Wie von Geisterhand geführt, taucht in der ansonsten ziemlich sternenarmen Jazz-Galaxie Hamburg neuerdings zweimal pro Jahr ein funkelndes Paralleluniversum der improvisierten Musik auf. Es wirft sein klingendes Licht an zwei Tagen im Hochfrühling und an drei Abenden im Herbst über die Stadt und verschwindet danach wieder so spurlos, wie es gekommen war. Elbjazz heißt das eine Phänomen, Überjazz das andere, auf Bühnen rund um den Hafen ist das eine zu bestaunen, unterm Dach von Kampnagel das herbstliche andere. Die Sterne, die dort leuchten, haben viele Farben, sie sind nicht besonders groß, und dass sie in einer lesbaren Konstellation aufträten, in der planerische Ordnung waltet, lässt sich nur bei einer Minderheit von ihnen behaupten. So gilt der erste Festival-Abend im kmh-Saal ausschließlich Künstlern des Hamburger Labels Pingipung, das trotz der grundsätzlich unangepassten Musik, die es veröffentlicht, seine ersten zehn Jahre quicklebendig überstanden hat. Zu den Mitfeiernden gehören der minimalistisch-subtile Percussionist Sven Kacirek und Andi Otto, der mit einem selbst entworfenen Instrument zwischen Cello und Elektronik auftritt.

Ansonsten wirbeln die kleinen und mittelgroßen Stars, ausgegossen von einem großzügigen Füllhorn, frei durcheinander, und bis auf den Sonntag, der allein dem einzigen wirklichen Weltstar des Festivals, Herbie Hancock, vorbehalten ist, gehen sie stets zu mehreren auf einmal nieder. Und das ist ganz in Ordnung so, denn Überjazz, dieses ziemlich tolle Kunstwort, erfasst ja vieles von dem, was den Jazz von heute in all seiner unscharf gewordenen Begrifflichkeit noch kennzeichnet - überfließen, über die Ufer treten, über den Kategorien stehen, mehr sein als anderes. Die Amerikaner, zumindest die coolen Socken unter ihnen, benutzen die aus dem Deutschen entliehene Präposition über als ihren maximalen Superlativ; nicht zuletzt John Scofields Album "Überjam" (2002) führte diesen Sachverhalt dem Rest der Welt vor Augen.

Zuspitzung und Entgrenzung machten von jeher den Reiz des Jazz aus.

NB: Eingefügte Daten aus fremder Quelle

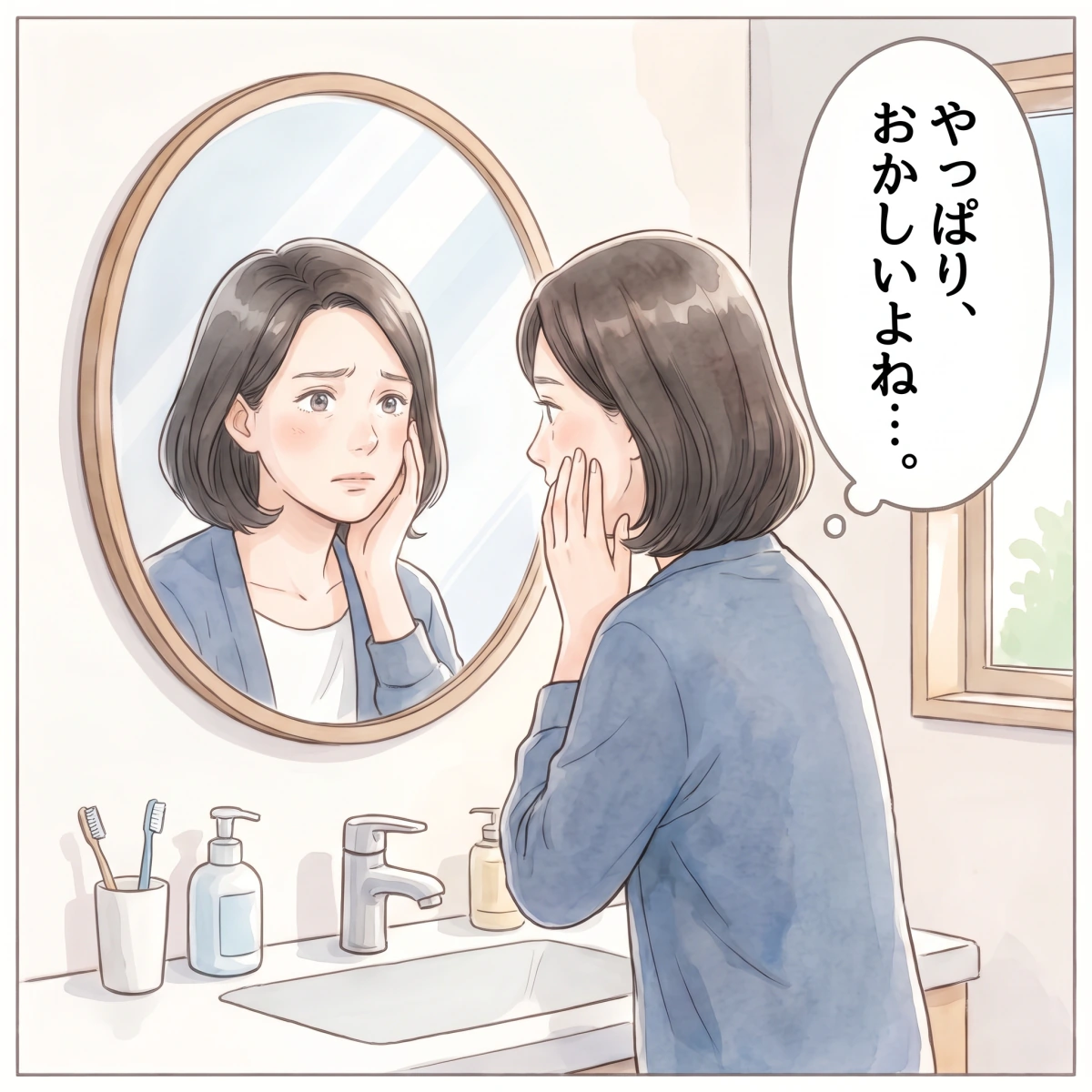 05 やっぱり、おかしいよね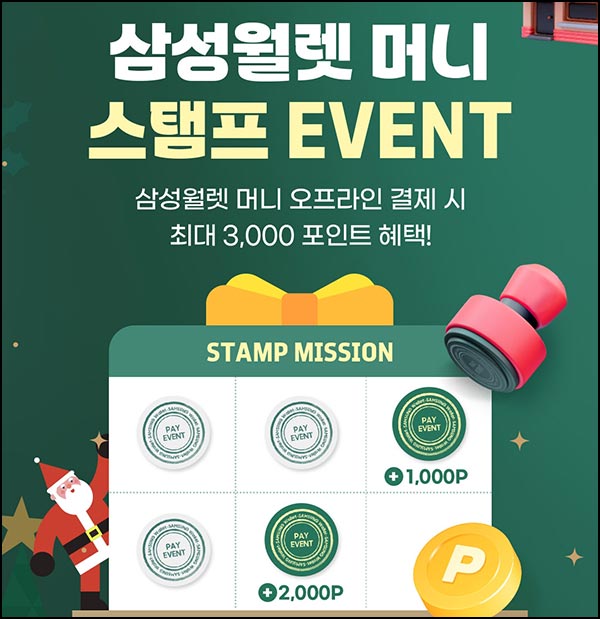  삼성월렛 머니 오프라인 결제 이벤트(포인트~3,000p)전원~12.31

Aber bis in die 60er-Jahre klebte auf jedem Gütesiegel dieser Kunstform der Zusatz "Made in USA". Seit vor etwa 40 Jahren dort das Ende des Amerikazentrismus einsetzte, ist der Reichtum an Regionalsprachen des Jazz exponentiell gewachsen. Überjazz trägt dem durch sein spürbar europäisch geprägtes Programmangebot Rechnung, ohne deswegen die aufregenden jungen Exponenten des Mutterlands zu vernachlässigen.

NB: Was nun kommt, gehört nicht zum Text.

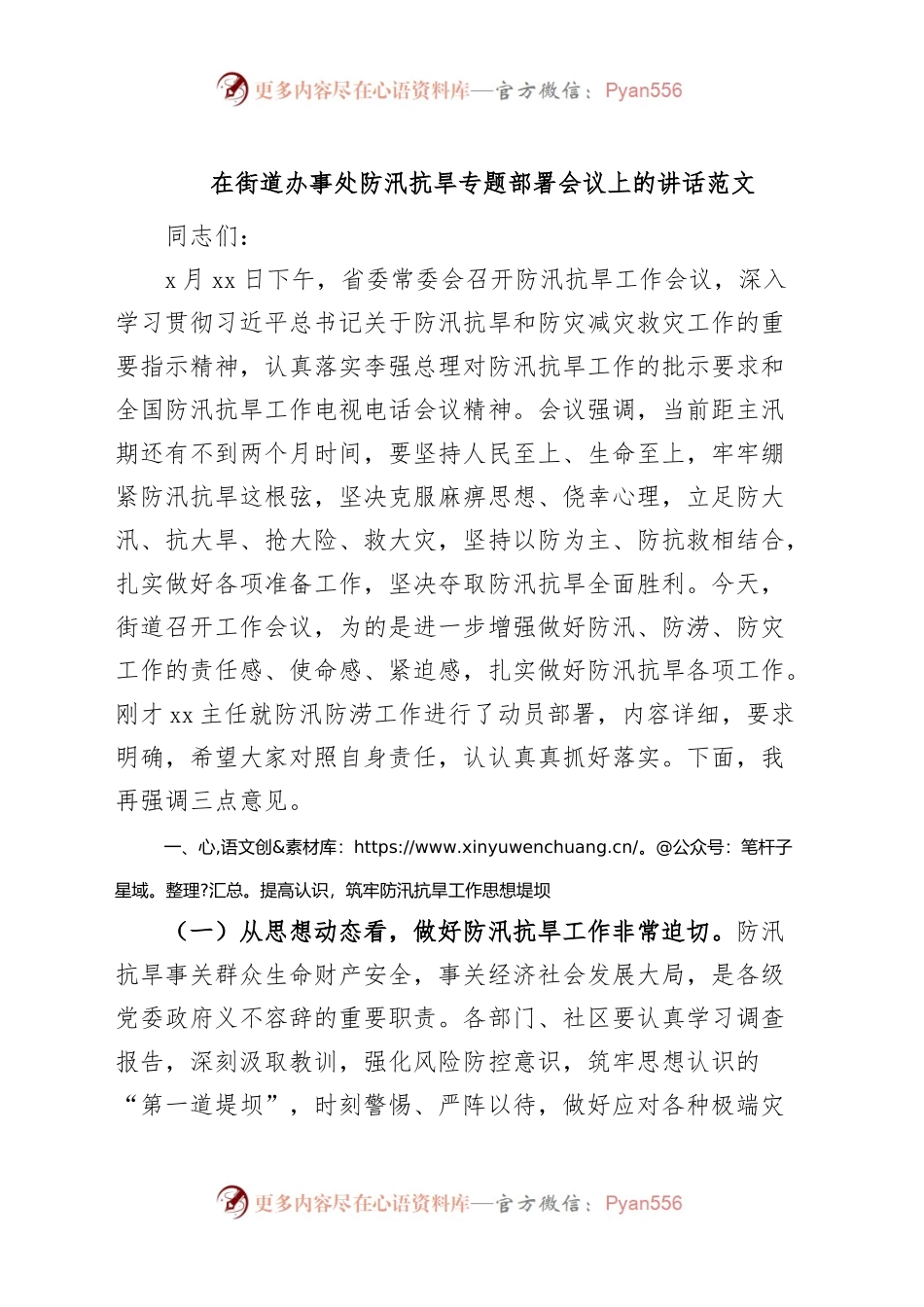街道防汛抗旱工作部署会议讲话.docx_第1页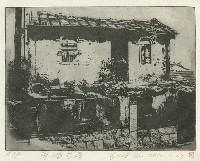 青嶼古厝藏品圖，第1張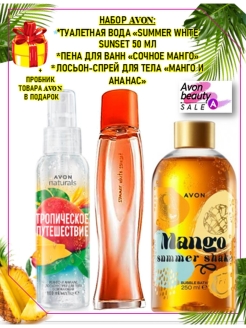 Отзыв на AVON /Экзотика/Туалетная вода Summer White Maldives/"ВАНИЛЬНЫЙ"/Silky Soft Musk "Ванильная орхидея"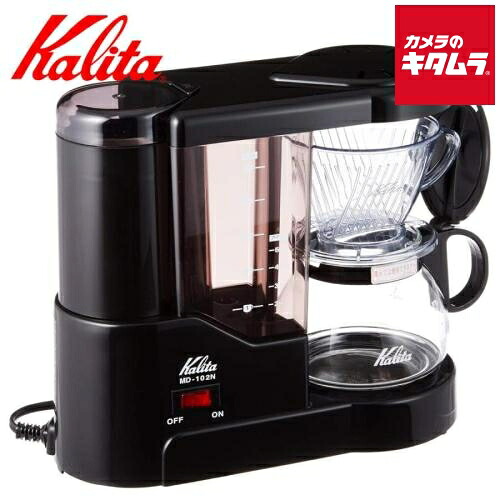 カリタ コーヒーメーカー MD-102N 新生活 プレゼント ギフト シンプル おしゃれ 景品 《納期約３週間》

Fernab von allem Swing-Dogmatismus bleibt die Improvisation der kleinste gemeinsame Nenner, der alle(s) miteinander verbindet - die Singer-Songwriterin Silje Neergard, die mit zwei Akustik-Gitarristen und einem Bassisten ihr sehr schönes, unkonventionelles neues Album "Unclouded" live präsentiert, den indisch-amerikanischen Saxofonisten Rudresh Mahanthappa, der sein neues Quartett Samdhi vorstellt, das Hypnotic Brass Ensemble aus Chicago, das aus acht blechblasenden Brüdern und einem familienfremden Schlagzeuger besteht.

Auch den französischen Schlagzeuger Manu Katché, der im Quartett mit den beiden Bläsern Nils Petter Molvær (Trompete) und Tore Brunborg (Saxofon) eine Musik voller magisch-melodischer Grooves fabriziert. Selbst die Underground-Pop-Exzentriker Little Annie und Baby Dee, die dann doch allein schon durch ihre beachtliche Entfernung zu allen herkömmlichen Jazz-Definitionen brillieren dürften.

Die Bereitschaft, das Ungeplante, aus dem Moment heraus Entstehende zum integralen Bestandteil von Musik zu machen, weist auch dem Publikum eine besondere Rolle zu. Oft setzt ja erst die Qualität des Zuhörens bei den Spielern kostbare Kräfte frei. Doch das braucht Zeit, und bei einem Festival wieÜberjazz, das stete Wanderbewegungen zwischen den nahe beieinanderliegenden Bühnen billigend in Kauf nimmt, stehen die Chancen für eine solche geheimnisvolle Einheit zwischen Publikum und Musikern nicht besonders gut. Wer sich mit den Füßen fröhlich durchs Überangebot des Festivals zappt, bekommt quantitativ viel Unterschiedliches mit, nährt indes auch das gefräßige Tier namens Erwachsenen-Aufmerksamkeitsdefizit, die Zivilisationskrankheit der Postmoderne. Kulturpessimisten könnten das Wort Überjazz auch in diesem Sinne deuten.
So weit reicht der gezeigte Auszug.